Así se lo dije a Juan, después. Uno de los
sacerdotes que había estado antes con los cambistas vino donde Él, corriendo, y
le gritó:
—¡Cálmate Rabbí! ¿Por qué atacas a todo el mundo? ¿Estás poseído por un
demonio o qué te pasa?
—Jesús se detuvo; el sacerdote insistió—: ¿quién te ha permitido
derribar todo y gritarnos así?
—¿Me preguntas quién me ha dado la autoridad
para hacer respetar la casa de mi Padre? ¿No te das cuenta de lo que preguntas?

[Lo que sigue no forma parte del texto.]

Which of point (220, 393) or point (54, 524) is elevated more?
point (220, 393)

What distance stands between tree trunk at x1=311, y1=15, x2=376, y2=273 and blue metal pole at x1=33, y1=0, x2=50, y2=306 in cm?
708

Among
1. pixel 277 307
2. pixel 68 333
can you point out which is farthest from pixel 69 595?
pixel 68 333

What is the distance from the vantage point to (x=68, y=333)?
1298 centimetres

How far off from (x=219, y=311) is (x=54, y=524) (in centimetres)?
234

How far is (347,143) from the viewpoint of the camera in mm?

¡Pues el mismo que es capaz de destruir este Templo, y reedificarlo en tres
días!
—¡Estás loco! ¿Crees que alguien puede
levantar en tres días un Templo de esta magnitud, en el que ha trabajado tanta
gente durante cuarenta y seis años y que ha costado tanto dinero? ¡Anda! ¡Vete
antes de que te aprese la guardia o que vengan los romanos a apresarte ellos
mismos! —Cuando escuchó eso, Natanael se aprestó a tomarlo del brazo; todos los
demás lo secundamos, y sacamos al Maestro de allí. Sabíamos que aquello no era solo
una cueva de ladrones; también era una cueva de asesinos.
—¡Vámonos
a Betania! —dijo Jesús molesto, cuando ya estábamos un poco alejados del tumulto.
—Si
Maestro, venga. —dijo Felipe—. ¡Vámonos!
Felipe
nos hizo señas a todos, y salimos a buen paso hacia levante. Bajamos a toda
prisa hacia el Torrente Cedrón, protegidos por los cipreses; allí, justo después
de pasar el puente había un cojo que pedía limosna. Cuando pasamos, acompañados
de Jesús, el cojo nos salió al encuentro:
—¡Rabbí! ¡Una limosna, por el amor de
Dios! —Jesús venía caminando con determinación, pero se
detuvo y miró al cojo. Su semblante cambió súbitamente de la fuerza y el enojo,
a la ternura más extrema.
—¿Por
qué quieres una limosna? —le preguntó Jesús con una sonrisa. El cojo puso cara
de extrañeza; por si el Maestro no se había dado cuenta de su condición, el cojo le
mostró las muletas y la pierna vendada. Jesús lo miró con compasión y lo
abrazó. Al cojo se le cayeron las muletas y se cayó al suelo. Nosotros estábamos
preocupados, por si el pobre cojo se había hecho daño al caer, pero se levantó de
un salto, como si nunca en su vida hubiera estado lisiado, y empezó a gritar:
—¡Bendito
sea Yahvé! ¡Bendito el nombre del Señor! ¡Gracias Dios mío!
Entonces
comenzó a saltar, lleno de júbilo ,y se postró ante Jesús que solo sonreía.
Nosotros estábamos mudos y estupefactos. ¡Jesús lo había curado! Nadie podía
hacer esas cosas si no venía de Dios. Teníamos esa firme convicción, pero hacía
falta que el mundo conociera las maravillas que salían de sus manos porque, si
no, su vida iba a correr peligro; y la nuestra también. Yo miré hacia atrás, y
vi que un sacerdote nos seguía a lo lejos; yo no les dije nada a los demás,
para no preocuparlos, pero procuré aligerar el paso.